If Americans knew their food is contaminated by neurotoxic agents, what would they say and do? And how would the environmental movement act on the evidence of nerve poisons in conventional food?
According to Anna Feigenbaum, Senior Lecturer in the Faculty of Media and Communication at Bournemouth University, modern tear gas also operates in the same mist of ignorance and fear that surrounds neurotoxic pesticides. Tear gas is not a gas at all. By tear gas we mean groups of chemicals, which are lachrymatory agents. This in Latin means they cause tears. Popular tear gases include CS (2-chlorobenzylidene malonitrile), CN (chroroacetophenone) and CR (dibenzoxazepine) — irritants released as smoke, vapor or liquid sprays. Another tear gas is pepper spray or OC (oleoresin capsicum). This is an inflammatory substance triggering tears.
Feigenbaum chronicles the history of tear gas intelligently and with passion in her new book, Tear Gas: From the Battlefields of World War I to the Streets of Today (Verso, 2017).

(Requirement):
Please continue the passage about tear gas and Anna Feigenbaum's book from its last sentence.

(Given entries):
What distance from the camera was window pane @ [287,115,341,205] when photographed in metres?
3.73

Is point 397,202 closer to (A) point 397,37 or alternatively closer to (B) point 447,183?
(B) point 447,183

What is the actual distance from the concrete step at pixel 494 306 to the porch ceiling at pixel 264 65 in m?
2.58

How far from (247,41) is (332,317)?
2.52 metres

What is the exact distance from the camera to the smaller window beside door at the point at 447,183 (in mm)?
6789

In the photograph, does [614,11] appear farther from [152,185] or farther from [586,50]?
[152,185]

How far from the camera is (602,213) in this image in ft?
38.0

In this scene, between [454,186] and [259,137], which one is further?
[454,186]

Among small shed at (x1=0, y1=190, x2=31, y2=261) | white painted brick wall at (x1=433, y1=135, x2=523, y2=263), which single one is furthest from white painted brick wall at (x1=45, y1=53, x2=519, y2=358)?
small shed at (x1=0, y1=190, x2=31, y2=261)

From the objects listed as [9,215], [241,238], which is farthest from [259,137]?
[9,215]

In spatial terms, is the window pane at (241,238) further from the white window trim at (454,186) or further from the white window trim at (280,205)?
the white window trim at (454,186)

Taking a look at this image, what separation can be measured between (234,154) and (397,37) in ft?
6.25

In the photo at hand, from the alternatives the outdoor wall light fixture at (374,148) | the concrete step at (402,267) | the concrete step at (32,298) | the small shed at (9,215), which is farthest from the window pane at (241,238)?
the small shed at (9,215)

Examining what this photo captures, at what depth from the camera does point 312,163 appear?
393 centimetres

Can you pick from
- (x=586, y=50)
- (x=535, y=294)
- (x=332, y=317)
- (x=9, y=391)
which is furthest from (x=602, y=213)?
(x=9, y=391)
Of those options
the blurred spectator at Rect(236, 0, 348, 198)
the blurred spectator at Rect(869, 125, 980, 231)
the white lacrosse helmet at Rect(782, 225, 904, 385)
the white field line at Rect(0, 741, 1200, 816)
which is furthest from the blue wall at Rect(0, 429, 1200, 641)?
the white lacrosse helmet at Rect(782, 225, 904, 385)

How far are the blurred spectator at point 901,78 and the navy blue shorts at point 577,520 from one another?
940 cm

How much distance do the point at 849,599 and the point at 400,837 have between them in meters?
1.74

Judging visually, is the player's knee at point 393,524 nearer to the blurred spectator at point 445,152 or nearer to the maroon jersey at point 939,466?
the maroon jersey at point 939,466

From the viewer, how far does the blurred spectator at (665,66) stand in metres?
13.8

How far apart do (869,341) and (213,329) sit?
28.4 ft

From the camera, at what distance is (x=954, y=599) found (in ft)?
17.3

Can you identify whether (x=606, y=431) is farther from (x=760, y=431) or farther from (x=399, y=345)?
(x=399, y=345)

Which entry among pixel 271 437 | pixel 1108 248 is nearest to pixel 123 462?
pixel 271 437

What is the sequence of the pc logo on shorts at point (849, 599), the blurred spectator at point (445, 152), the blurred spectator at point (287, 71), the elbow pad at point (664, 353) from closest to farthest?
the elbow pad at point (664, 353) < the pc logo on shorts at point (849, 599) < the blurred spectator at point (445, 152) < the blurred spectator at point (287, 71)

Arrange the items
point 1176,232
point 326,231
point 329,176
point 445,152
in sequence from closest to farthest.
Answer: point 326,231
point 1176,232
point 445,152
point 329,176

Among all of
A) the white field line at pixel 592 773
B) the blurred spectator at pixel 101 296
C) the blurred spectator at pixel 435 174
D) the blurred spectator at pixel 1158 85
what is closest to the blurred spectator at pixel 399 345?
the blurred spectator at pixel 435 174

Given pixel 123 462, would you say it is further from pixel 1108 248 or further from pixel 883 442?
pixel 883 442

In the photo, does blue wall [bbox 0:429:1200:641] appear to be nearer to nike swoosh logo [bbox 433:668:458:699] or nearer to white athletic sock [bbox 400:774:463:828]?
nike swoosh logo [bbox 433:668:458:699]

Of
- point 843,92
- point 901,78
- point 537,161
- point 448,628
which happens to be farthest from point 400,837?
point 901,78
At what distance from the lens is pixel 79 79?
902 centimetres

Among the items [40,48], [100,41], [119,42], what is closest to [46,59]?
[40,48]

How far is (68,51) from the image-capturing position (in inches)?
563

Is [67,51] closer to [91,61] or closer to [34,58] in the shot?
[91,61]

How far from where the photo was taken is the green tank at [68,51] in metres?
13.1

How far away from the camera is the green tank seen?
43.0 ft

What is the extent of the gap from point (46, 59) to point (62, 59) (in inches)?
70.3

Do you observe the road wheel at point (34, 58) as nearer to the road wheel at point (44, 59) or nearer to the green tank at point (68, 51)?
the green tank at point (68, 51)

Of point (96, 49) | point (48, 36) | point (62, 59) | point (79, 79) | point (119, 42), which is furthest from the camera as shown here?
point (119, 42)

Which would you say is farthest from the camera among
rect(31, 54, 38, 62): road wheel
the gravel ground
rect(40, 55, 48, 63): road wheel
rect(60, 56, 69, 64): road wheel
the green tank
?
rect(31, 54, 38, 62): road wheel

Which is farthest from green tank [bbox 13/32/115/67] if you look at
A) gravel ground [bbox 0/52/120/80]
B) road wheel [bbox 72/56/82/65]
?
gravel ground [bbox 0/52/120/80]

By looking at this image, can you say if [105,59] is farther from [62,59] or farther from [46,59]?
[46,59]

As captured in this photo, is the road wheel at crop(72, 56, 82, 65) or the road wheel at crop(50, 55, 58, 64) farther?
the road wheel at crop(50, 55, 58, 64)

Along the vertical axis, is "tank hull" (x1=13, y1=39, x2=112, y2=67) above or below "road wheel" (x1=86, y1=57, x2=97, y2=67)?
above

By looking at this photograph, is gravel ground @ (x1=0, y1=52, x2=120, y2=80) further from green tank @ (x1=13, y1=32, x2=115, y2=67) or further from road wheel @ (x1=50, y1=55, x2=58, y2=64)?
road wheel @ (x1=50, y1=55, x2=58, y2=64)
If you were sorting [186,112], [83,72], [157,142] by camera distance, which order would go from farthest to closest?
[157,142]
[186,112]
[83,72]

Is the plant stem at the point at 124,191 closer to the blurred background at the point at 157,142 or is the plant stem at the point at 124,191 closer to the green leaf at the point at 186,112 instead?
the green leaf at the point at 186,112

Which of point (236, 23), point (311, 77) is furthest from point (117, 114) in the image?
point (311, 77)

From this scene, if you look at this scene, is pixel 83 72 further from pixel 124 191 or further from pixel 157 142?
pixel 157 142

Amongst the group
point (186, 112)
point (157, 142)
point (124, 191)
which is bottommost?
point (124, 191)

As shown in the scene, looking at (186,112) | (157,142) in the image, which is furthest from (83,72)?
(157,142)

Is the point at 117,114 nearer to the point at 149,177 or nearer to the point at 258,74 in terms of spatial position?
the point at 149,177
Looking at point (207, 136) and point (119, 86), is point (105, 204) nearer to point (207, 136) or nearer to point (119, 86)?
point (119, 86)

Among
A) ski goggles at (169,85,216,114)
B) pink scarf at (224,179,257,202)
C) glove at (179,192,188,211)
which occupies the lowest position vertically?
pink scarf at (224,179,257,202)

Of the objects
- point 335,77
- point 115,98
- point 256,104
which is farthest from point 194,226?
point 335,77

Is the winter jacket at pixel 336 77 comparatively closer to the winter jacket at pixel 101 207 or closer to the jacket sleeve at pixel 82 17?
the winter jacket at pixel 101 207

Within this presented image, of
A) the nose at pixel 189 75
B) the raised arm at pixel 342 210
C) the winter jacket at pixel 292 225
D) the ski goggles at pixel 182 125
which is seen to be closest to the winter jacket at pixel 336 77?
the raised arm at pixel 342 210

(Task output):
According to Feigenbaum, tear gas started its warfare career in August 1914 when French troops fired grenades filled with methylbenzyl bromide into German trenches. The effect was to break the stalemate of trench warfare. Tear gas forced the German soldiers to run out of their protective trenches, only to be mowed down by French machine guns. This was the Battle of the Frontiers. In April 1915, at Ypres, the Germans retaliated with chlorine gas. The war of asphyxiating gases was in full swing.
Daan Boens, Belgian soldier-poet lived through this nerve gas war. In 1918, he published a poem, “Gas,” in which he caught the barbarism of chemical warfare. Feigenbaum cites the poem:
The stench is unbearable, while death mocks back.
The masks around the cheeks cut the look of bestial snouts,
The masks with wild eyes, crazy or absurd,
Their bodies drift on until they stumble upon steel.
The men know nothing, they breathe in fear.
Their hands clench on weapons like a buoy for the drowning,
They do not see the enemy, who, also masked, loom forth,
And storm them, hidden in the rings of gas.
Thus in the dirty mist, the biggest murder happens.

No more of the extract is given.